My theory went something like this:
If I were a search engineer, I would want an algorithm to determine my results. I would, however, validate these results with human input for at least the highest-volume search queries. For the very highest volume queries in the world, I would hope, by now, to have got it "right" - and that at least the first page of results output from my algorithm would be exactly what I wanted it to be.
With a corollary that:
If this isn't the case, I would strongly consider hand-editing the top results for these huge volume phrases while I worked on the algorithm in order that my search engine worked as well as possible in the meantime.
There is a big question over what the "right" answer should be for very high volume generic queries that I might come back to another time (for generic queries there can often be far more than 10 pages good enough to be on the first page, and choosing between them requires more knowledge about the searcher than you can possibly have). To be clear here - I'm not talking about which results should be top under the current algorithm, but rather which pages should be top when thinking from scratch like a search engineer.

To test my theory, I decided to look at the search results for poker-related terms. I think poker's been on my mind since my brother (who won an award this week - congratulations, bro) took me to a casino for my birthday so I could lose money...

I picked three phrases of varying search query volume:

  • poker
  • free online poker
  • rakeback (a term related to poker affiliates)
And then analysed the top set of results over a week-long period.

My null hypothesis was that the highest volume phrase ('poker') would be very static through the week. Either the results are actually hand-edited behind the scenes (in which case there is very little chance that they would be edited daily) or the engineers are happy with their algorithm (and, again, trying to think like a search engineer, for a generic search like this, what factors would cause you to change your mind from day to day about the top set of results?).

I have couched a lot of this in scientific language, but I'm not trying to claim my little test was perfect. There are a lot of factors that can spoil it, but taking care to minimise as many of these as I could, below are some charts that show what I found.

These are charts of rankings over time: the x-axis is time (from the 28th October to 6th November this year) and the y-axis is ranking at Google.com (gl=US). Each of the lines (or points in some cases) is a different page (generally different website - there were no examples of different pages off the same site swapping for each other in the results sampled).

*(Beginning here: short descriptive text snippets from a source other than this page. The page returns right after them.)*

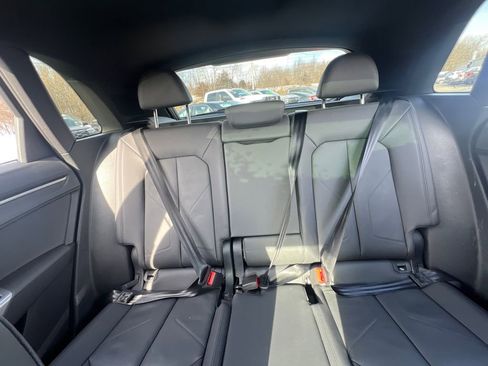 Used 2025 Audi Q3 2.0T Premium image 29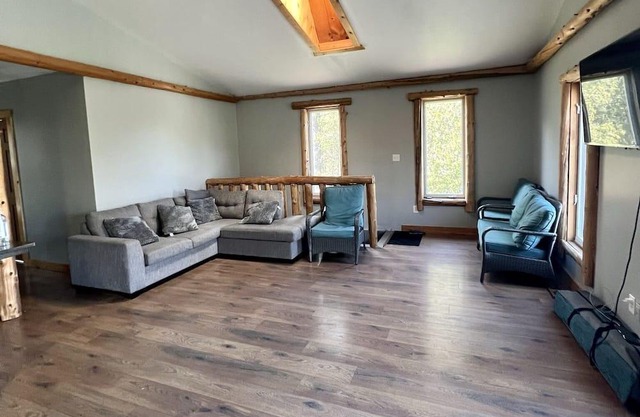 Wooden Gourmet Cottage with HotTub (Near HorseShoe Valley)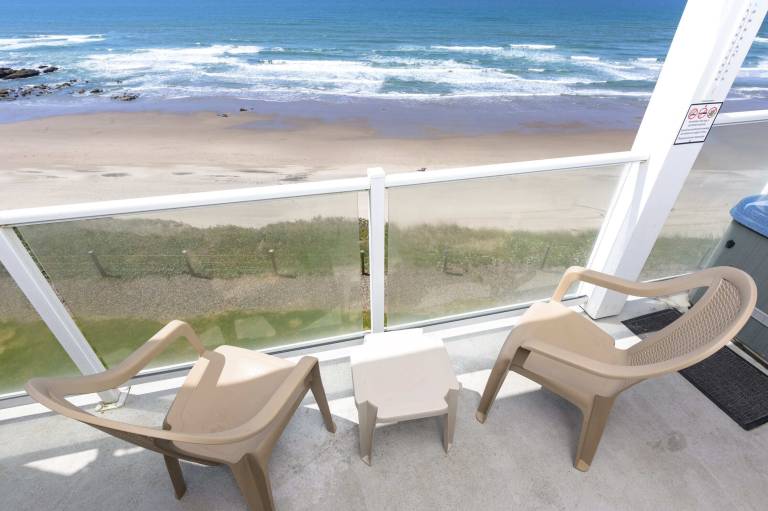 Condo  Lincoln City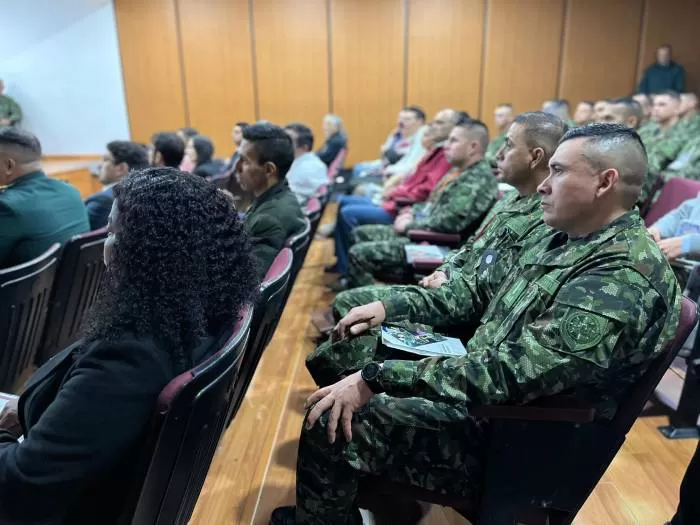 Liderazgo De La Escuela De Ingenieros Militares En El Primer Seminario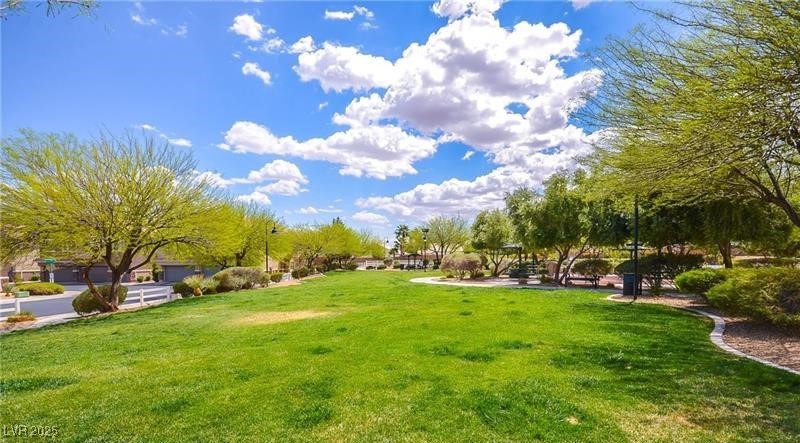 8923 Deep Ridge Court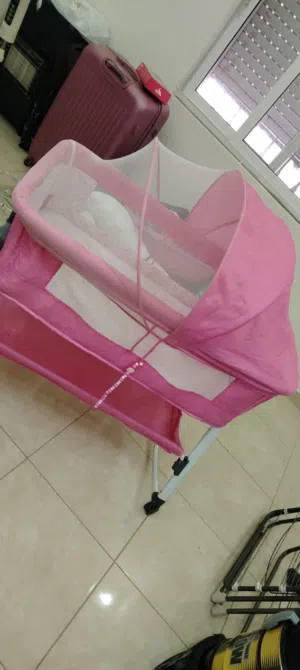 تخت اطفال مع فرشه  كرسي هزاز  متحرك وثابت  شبه جديد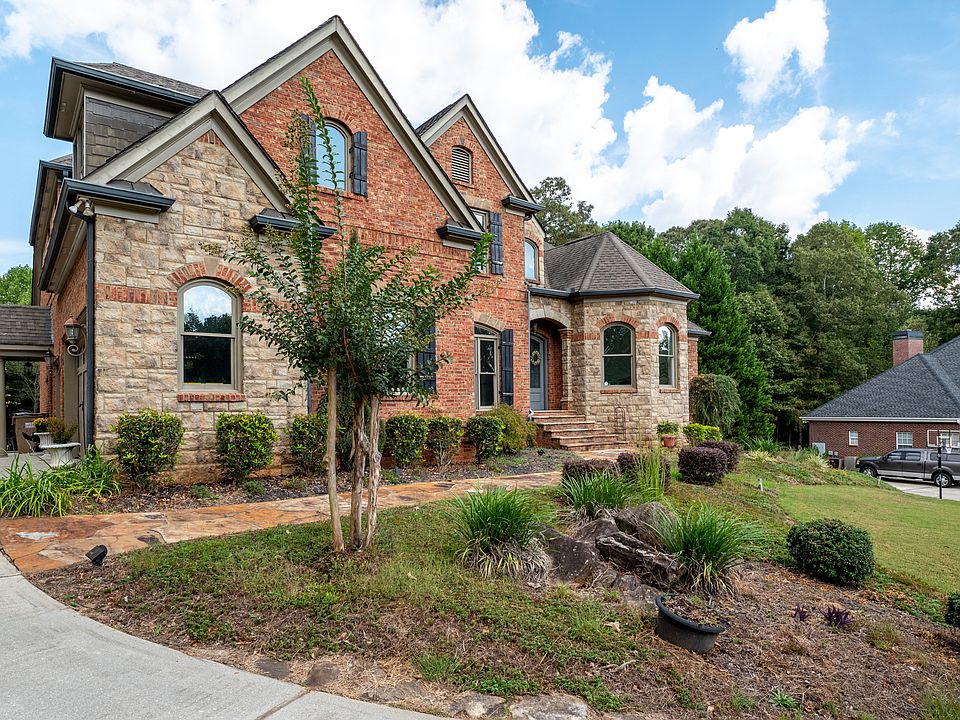 front exterior. driveway side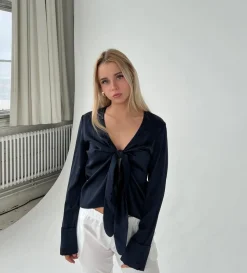 Freja satinbluse - Mørk navy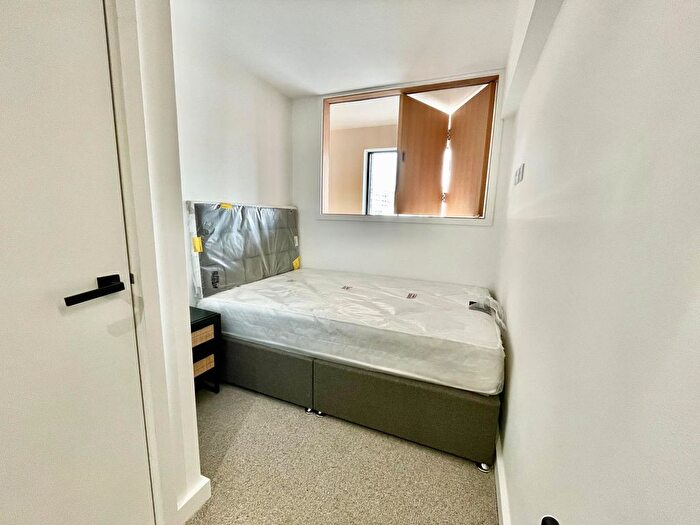 2 Bedroom Flat To Rent In Spinners Way, Manchester, M15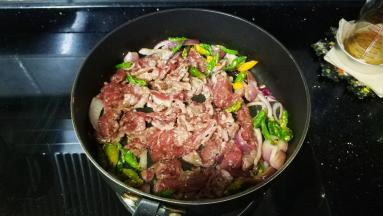 先煎一面，至微焦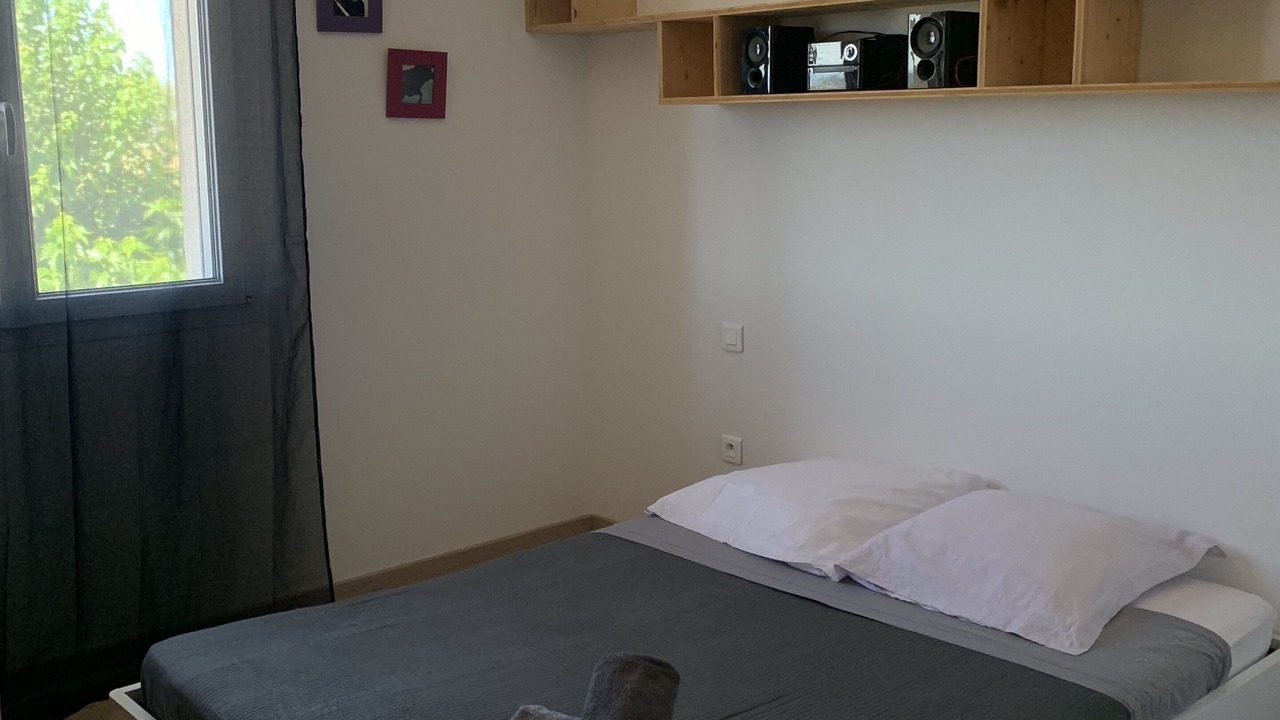 Photo of Bedroom in Beauvoisin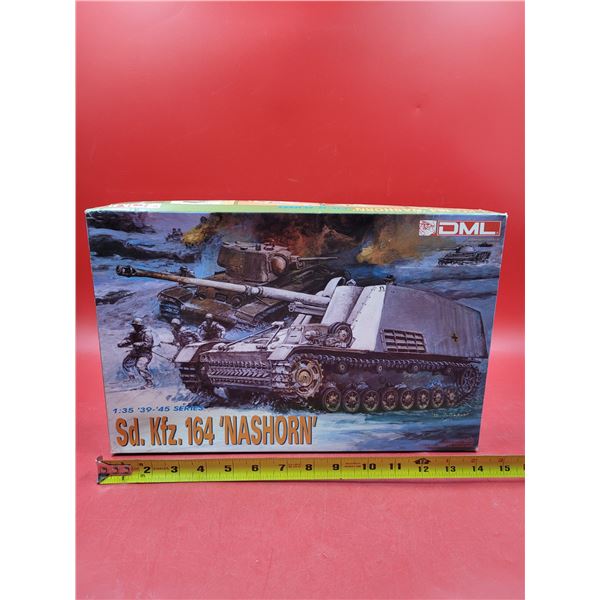 Unbuilt DML Nashorn Tank 1:35 Scale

I haven't labeled the points and lines because this isn't about whether I see the same results as you or whether they are still ranking (or even about tactics or underhanded techniques). I think the patterns are what is interesting:

poker ranking graph

Anyway, you can see how wrong I was.

The 'poker' search which I thought would have acted as though it were hand-edited over a short timescale like this (even if it isn't actually) in fact behaved differently to my prediction in two ways:

  1. The results changed almost entirely on each of the first three days. I still find this hard to believe. As a search engineer, what (in the absence of news, which wasn't in evidence during the course of this week) could cause you to want to change practically the whole set of results for such a high volume search phrase from day to day?
  2. Even with the same set of results in the latter part of the week, there were some pretty significant movements:
free online poker ranking graph

The 'free online poker' search behaved far more like I was expecting for a high volume search phrase. It shows evidence of being algorithmic (the pinpoint result that dropped in on the fourth day subsequently went into free fall and now ranks somewhere in the 60s). I think this shows that it got there via some kind of manipulation (I haven't looked into what, and for the purposes of this analysis, I don't think it matters - I don't think that it came in via a hand edit). Apart from that, the rankings are fairly stable with gradual changes and few surprises.

rakeback ranking graph

I like the pattern of the 'rakeback' search results, the serenity of the top three with chaos below. Obviously I wouldn't like it much if I were number 4, but that's a different story. Given the range of insights above, I'm not sure that this graph actually tells us all that much, but since I gathered the data, I thought I'd include it for completeness.

So what can we learn from this and feed back into my initial assumptions to correct them and see where we end up? I'd love to hear others' thoughts in the comments, but the things I have come up with are:

  • Methodology: I am the first to admit that this is not a scientific study (to understand what is really going on, I would need to see referral data for all the top results - not something I have access to for high volume searches).
  • Testing: even if I am correct and results are as they would be if hand-edited for top volume search queries, given the data-driven nature of Google, they would want to test variants to see if they satisfied their users more.
  • Spam: perhaps the algorithm is 'nearly right' but still susceptible to attacks such as the one we see in the single data point in the 'free online poker' results.
  • News: obviously, when a query deserves freshness (QDF) the results are going to be shaken up regularly. I don't think that is the case in any of these examples, as none of the results coming or going were particularly timely.
What do you think? I'd love to hear your thoughts in the comments.